Gary Walker, former chief executive of the United Lincolnshire Hospitals Trust, said he was paid £500,000 to keep quiet after he was removed from this position.

He gave interviews in the Daily Mail and the BBC which attacked NHS executives Sir David Nicholson and Dame Barbara Hakin, saying they were warned about patient safety issues at the trust.

He ignored an email from NHS-funded lawyers ordering him to respect the terms of the gagging order in 2011, as well as phone calls re-iterating this.

The Mail reports he was told: ‘Should you breach the term relating to confidentiality, you will immediately repay to the trust, on demand, all sums paid under this agreement in full.’

Mr Hunt said he is ready to order NHS bosses to reverse the gagging order if it is found to have breached NHS guidelines, and said there would be consequences for executives if there is found to have been mismanagement.

The UK’s national synchrotron science facility - the Diamond Light Source near Oxford - is to become a world centre for studying the structure of viruses and bacteria that cause disease, the BBC reports today.

Diamond announced that preparations for its ‘Crystal Lab’ were complete, and it will use X-rays to study the molecular and atomic make up of Level 3 pathogens - those responsible for illnesses such as AIDS, hepatitis  and some types of flu.

The new facility allows scientists to study virus structures in detail, and has the potential to discover new ways of developing treatment and vaccines.

The Telegraph has a story on a new patch that reportedly causes a 50% improvement in the symptoms of depression.

American researchers have developed a devicem- similar to a sticking plaster, and connected to a small battery pack by wires - which stimulates nerves beneath the skin that connect to key areas inside the brain associated with mood.

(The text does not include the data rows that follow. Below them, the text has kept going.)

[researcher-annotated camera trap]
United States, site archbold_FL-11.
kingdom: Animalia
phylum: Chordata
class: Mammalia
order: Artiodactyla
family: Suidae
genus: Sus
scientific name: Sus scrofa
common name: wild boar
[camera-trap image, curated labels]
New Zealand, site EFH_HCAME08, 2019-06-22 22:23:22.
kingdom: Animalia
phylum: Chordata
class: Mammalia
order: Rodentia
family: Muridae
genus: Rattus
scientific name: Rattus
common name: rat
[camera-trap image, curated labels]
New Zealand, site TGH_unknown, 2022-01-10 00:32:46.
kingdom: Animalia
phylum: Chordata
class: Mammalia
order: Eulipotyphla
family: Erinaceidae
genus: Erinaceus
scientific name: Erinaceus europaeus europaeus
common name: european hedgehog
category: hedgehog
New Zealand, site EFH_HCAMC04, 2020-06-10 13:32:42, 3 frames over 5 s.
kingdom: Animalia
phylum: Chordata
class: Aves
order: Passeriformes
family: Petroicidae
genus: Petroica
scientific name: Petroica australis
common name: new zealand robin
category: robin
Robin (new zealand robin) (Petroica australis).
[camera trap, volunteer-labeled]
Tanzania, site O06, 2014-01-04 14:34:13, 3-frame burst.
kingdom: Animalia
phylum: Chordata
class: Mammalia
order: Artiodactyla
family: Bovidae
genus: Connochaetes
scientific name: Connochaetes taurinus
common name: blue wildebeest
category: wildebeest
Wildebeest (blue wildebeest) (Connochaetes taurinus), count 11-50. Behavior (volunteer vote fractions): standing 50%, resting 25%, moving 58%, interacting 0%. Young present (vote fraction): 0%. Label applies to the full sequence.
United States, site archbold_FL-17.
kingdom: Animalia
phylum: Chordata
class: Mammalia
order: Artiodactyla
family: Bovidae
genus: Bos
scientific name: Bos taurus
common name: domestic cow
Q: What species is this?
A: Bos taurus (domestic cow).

Trials have shown it can cause a 50% improvement in the symptoms of depression, and has also been found to reduce the occurrence of epileptic seizures in patients who did not respond to drug treatments.

Developer Dr Christopher DeGiorgio, a professor of neurology at the University of California in Los Angeles, said: ‘The patch is placed on the skin above the eyebrows and stimulates the nerve under the skin. It generates pulses of very low current – it feels like a mild tingling.’

‘This particular nerve projects to key regions in the brain that modulate both epilepsy and mood. We have found that it increases blood flow in areas of the brain that have decreased blood flow in people with depression.’